Salieron a los senderos y callejones para volver las caras al cielo y dejar que la lluvia se llevase los años de sequía que llevaban dentro.

La lluvia llovió como no lo había hecho nunca. Rojos ríos bajaban por los estrechos callejones, una cascada pequeña, pero espectacular, caía de los acantilados, los canales de riego de los huertos se hincharon hasta formar torrentes de marga espesa y achocolatada salpicada de plantones y verduras arrancadas. Todo saltaba y siseaba bajo el diluvio. La lluvia castigó a Camino Desolación.

A la gente no le importaba. Era la lluvia. ¡La lluvia! Agua del cielo, el fin de la sequía que había atrapado su tierra desértica durante ciento cincuenta mil años. La gente contempló el pueblo. Contempló la lluvia. Llovía tanto que apenas lograban distinguir la luz del faro de retransmisión en lo alto de la casa del doctor Alimantando. Se miraron; llevaban las ropas pegadas a los cuerpos, el pelo aplastado a la cabeza, los rostros surcados de barro rojo. Alguien se echó a reír; fue una risita ridícula que creció y creció hasta convertirse en desternillantes carcajadas.

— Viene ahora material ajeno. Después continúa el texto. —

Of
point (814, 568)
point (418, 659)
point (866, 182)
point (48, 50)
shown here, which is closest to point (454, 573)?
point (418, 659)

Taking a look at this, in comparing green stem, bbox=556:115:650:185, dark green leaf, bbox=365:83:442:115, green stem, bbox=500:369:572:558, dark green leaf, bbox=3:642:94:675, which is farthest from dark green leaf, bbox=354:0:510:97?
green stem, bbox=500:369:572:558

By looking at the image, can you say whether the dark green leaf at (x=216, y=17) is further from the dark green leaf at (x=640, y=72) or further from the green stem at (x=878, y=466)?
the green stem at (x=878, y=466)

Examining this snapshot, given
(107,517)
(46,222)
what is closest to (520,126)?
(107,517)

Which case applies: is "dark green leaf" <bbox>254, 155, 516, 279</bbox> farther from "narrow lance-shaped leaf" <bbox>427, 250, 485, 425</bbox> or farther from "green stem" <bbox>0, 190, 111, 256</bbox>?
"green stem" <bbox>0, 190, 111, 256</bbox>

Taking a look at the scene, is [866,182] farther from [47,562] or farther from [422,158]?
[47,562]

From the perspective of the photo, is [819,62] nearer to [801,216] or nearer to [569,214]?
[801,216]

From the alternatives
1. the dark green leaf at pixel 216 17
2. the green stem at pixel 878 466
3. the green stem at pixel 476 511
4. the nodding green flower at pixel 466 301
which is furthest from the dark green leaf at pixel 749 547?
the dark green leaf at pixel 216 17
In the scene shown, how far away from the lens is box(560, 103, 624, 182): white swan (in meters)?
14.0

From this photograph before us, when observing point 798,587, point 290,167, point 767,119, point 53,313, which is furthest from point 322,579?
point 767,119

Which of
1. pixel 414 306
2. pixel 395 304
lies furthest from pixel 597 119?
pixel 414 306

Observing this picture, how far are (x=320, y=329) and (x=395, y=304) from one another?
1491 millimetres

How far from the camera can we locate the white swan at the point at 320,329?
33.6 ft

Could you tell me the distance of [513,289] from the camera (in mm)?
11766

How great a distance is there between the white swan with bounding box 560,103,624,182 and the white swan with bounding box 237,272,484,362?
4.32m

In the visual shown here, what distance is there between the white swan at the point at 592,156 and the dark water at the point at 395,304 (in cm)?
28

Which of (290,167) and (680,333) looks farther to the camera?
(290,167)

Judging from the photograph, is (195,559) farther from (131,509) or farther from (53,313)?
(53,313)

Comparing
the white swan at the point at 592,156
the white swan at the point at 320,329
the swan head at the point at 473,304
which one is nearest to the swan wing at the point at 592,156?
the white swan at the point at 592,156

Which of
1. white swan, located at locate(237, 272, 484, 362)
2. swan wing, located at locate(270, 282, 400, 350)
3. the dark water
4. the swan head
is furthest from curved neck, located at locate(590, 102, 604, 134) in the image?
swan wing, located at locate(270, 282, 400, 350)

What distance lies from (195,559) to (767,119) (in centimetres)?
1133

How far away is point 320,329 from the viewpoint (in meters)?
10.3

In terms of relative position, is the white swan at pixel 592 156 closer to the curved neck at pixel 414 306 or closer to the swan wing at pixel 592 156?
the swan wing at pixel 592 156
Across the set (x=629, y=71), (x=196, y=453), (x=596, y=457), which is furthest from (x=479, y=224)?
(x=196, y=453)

Poco a poco, todos se fueron contagiando de aquella risa, y al cabo de nada, acabaron todos riendo una risa buena, maravillosa, buena, buena. Se arrancaron la ropa y corrieron desnudos bajo el chaparrón para que la lluvia les llenara los ojos y las bocas y cayera por sus mejillas y sus barbillas, sus pechos y sus vientres, sus brazos y sus piernas. La gente reía, daba vivas y bailaba chapoteando en el barro rojo y cuando se volvieron a mirar, y se vieron pintados de rojo, desnudos como los fantasmas habitantes de las colinas de Hansenland, rieron aún más.

Al comienzo de la lluvia una gota había traído otra y otra más; la lluvia terminó del mismo modo: gota tras gota. En un momento determinado de la fiesta todos lograron ver con claridad y oír sus voces por encima del fragor. El diluvio fue amainando y luego paró del todo, como si no hubiera sido más que un leve aguacero. Gota a gota la lluvia dejó de caer. Cayó la última gota. Después, todo quedó en calma, como el silencio que precedió a la Creación. El agua goteaba de los rombos negros de los colectores solares. Las nubes creadas por ROTECH se habían quedado secas. El sol volvió a salir para lanzar sus charcas de luz sobre el desierto. Un doble arco iris se levantó: sus pies en las colinas lejanas y su cabeza en los cielos. Del suelo se alzaron fantasmales nubéculas de vapor.

Las lluvias habían acabado. La gente volvía a ser la de antes y a asumir sus vidas de hombres y mujeres. Avergonzados de su desnudez, se cubrieron con sus ropas empapadas y mugrientas. Entonces ocurrió algo maravilloso.

—¡Mirad! —gritó Ruthie Monteazul.

Señaló hacia el horizonte lejano. En la distancia se estaba produciendo una transformación mística: ante los ojos asombrados de los habitantes de Camino Desolación, el desierto reverdeció. La línea de la alquimia avanzaba por los campos de dunas como la rompiente de una ola. En pocos minutos, incluso hasta donde alcanzaba a ver el ojo del señor Jericó todo fue verdor. Las nubes se fueron disipando y el sol brilló en el cielo azul profundo. Todos contuvieron el aliento. Estaba a punto de producirse algo fenomenal.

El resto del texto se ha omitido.